2. The method according to claim 1, wherein, The masking kernel is selected from a set including Gaussian kernels, kernels based on uniform / rectangular distributions, radial basis functions, spherical step functions, or exponential distributions.
3. The method of claim 2, further comprising receiving the highlight locations in the 3D image dataset via a user interface, the method further comprising calculating the scalar opacity map depending on the highlight locations, the 3D image dataset, and the masking kernel.
4. The method of claim 3, further comprising receiving parameters of the masking kernel via the user interface.
5. The method according to claim 3 or 4, wherein, The user interface includes a 2D representation of the 3D image dataset.
6. The method according to claim 1, wherein, The calculation steps use predefined shapes or predefined 3D as masking functions.
7. The method according to any one of the preceding claims further includes rendering the modified 3D image as a 2D or 3D image for display.

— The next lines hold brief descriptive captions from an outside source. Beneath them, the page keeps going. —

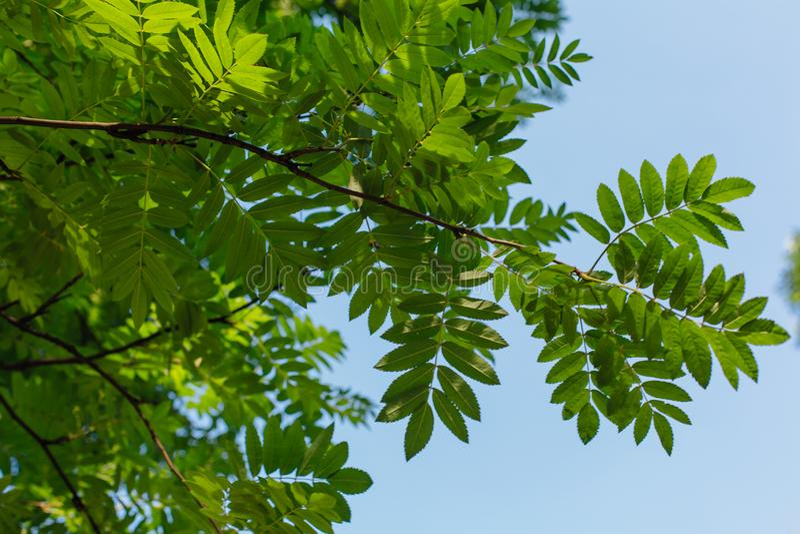 Diversas hojas verdes en el árbol el día soleado foto de archivo libre de regalías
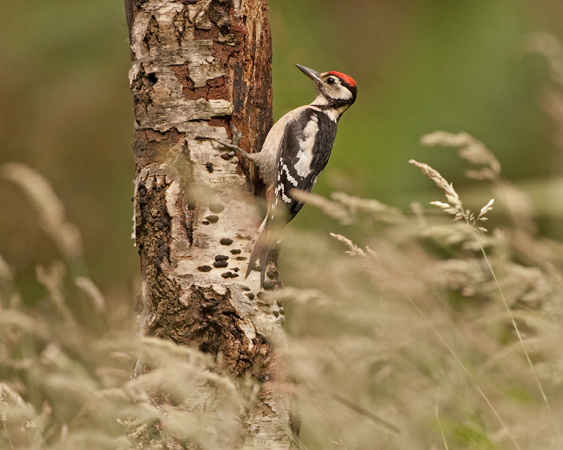 Young Greater Spotted Woodpecker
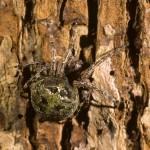 Araneus bicentenarius female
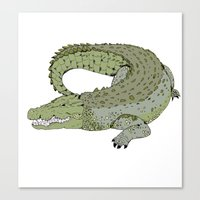 crocodile Canvas Prints featuring Crocodile by Melrose Illustrations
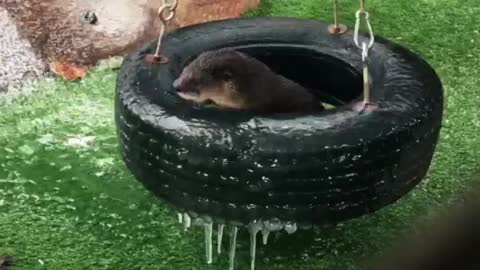 Orphaned otters in Texas totally bewildered by first ice experience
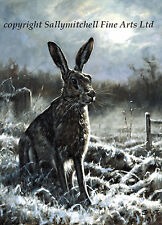 Wildlife, Hare Christmas cards pack of 10 by Mick Cawston C347x Moonstruck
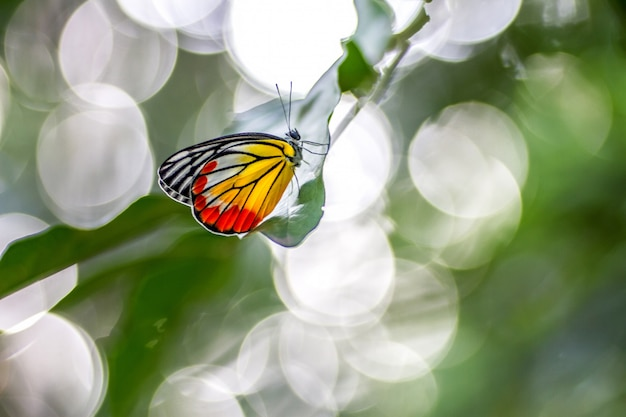 Motyle umieszczają na liść zieleni i bokeh naturze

8. The method according to any one of the preceding claims, further comprising calculating the scalar opacity map for a region of the 3D image dataset, said region including a portion of the 3D image dataset in the field of view between the highlighted location and the edge of the 3D image dataset.

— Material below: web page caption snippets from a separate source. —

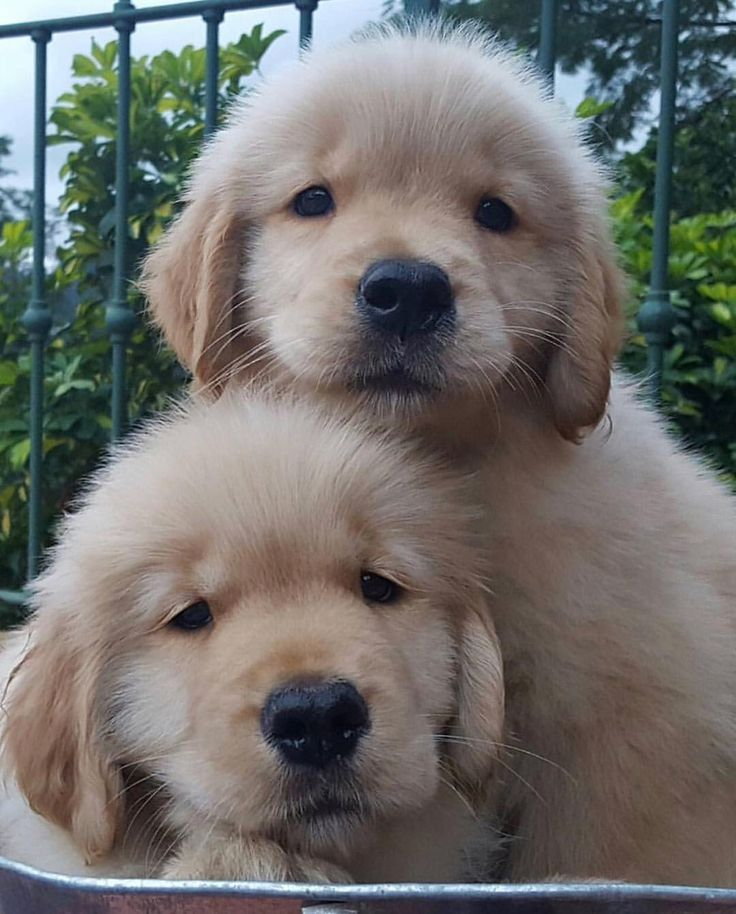 Two Little Nuggets Goldenretriever Puppy Cute Baby Animals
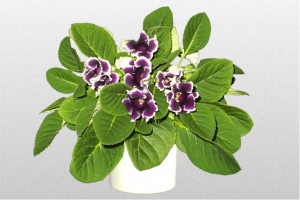 Gloxinia Purple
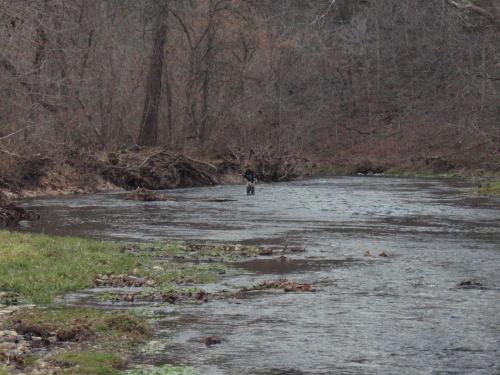 2008-11-29pic054(Bennett Spring State Park)(resized)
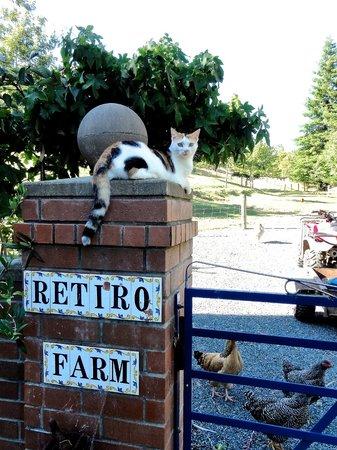 Retiro Park Lodge : Sweetest farm kitty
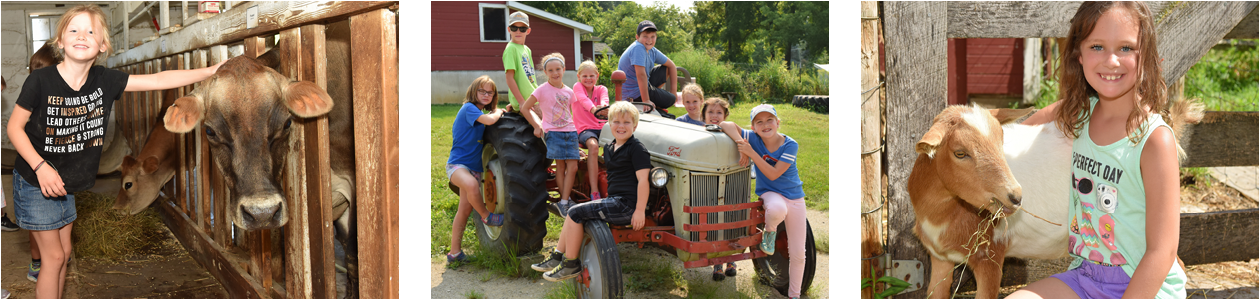 Farm Camps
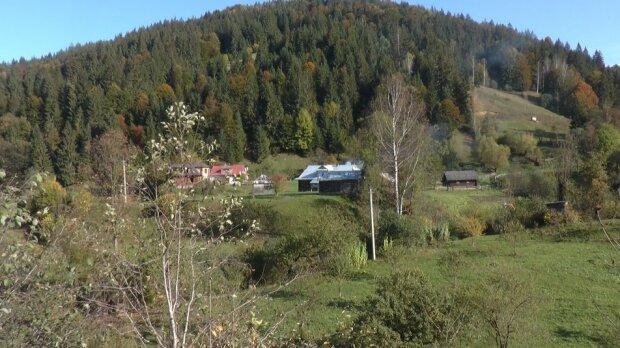 Жизнь горных сел Прикарпатья показали на примере колоды - вместо моста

9. A system for navigating and displaying 3D image data, comprising: A data repository that stores datasets of 3D images to be displayed; The user interface is configured to receive identifiers of highlighted locations within the 3D image dataset; The processor is configured to: calculate a scalar opacity map of the 3D image dataset, the scalar opacity map having a value at each of a plurality of locations in the 3D image dataset, the corresponding value depending on a corresponding distance from the highlighted location and depending on the value of the 3D image at the corresponding location relative to the value of the 3D image at the highlighted location; Furthermore, opacity is applied to the 3D image dataset to generate a modified 3D image view. The calculation uses a masking kernel that maps the location and image to scalar opacity values.
10. The system according to claim 9, wherein, The system is configured to receive adjustable parameters of the masking kernel via the user interface, and the processor is configured to apply the received parameters when calculating the scalar opacity map.
11. The system according to claim 10, wherein, The user interface includes a display showing a 2D representation of the 3D image dataset, and the system is configured to receive a designation of the highlighted position via the 2D displayed representation.